- Exercise prompt
Copy out the rows below, swapping "nearest" for "closest" and keeping everything else the same. Leave the pictures out of your copy.

- Records shown
▶

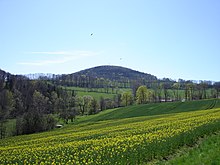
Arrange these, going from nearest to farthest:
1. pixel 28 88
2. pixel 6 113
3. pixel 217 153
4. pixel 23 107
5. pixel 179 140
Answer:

◀

- Solution
Arrange these, going from closest to farthest:
1. pixel 28 88
2. pixel 6 113
3. pixel 217 153
4. pixel 23 107
5. pixel 179 140
Answer:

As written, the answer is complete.